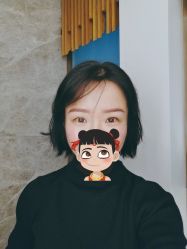 -MIVI·纹眉半永久野生眉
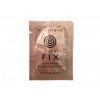 Maxymova 2. krok Fix 2 sacek 1,5 ml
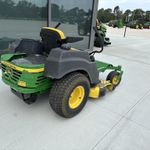  2013 John Deere Z425 at LandMark in Hastings, NE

****************

- The task: Transcribe each line of the material above verbatim, but do not include the images.

- Answer box:
 -MIVI·纹眉半永久野生眉
 Maxymova 2. krok Fix 2 sacek 1,5 ml
  2013 John Deere Z425 at LandMark in Hastings, NE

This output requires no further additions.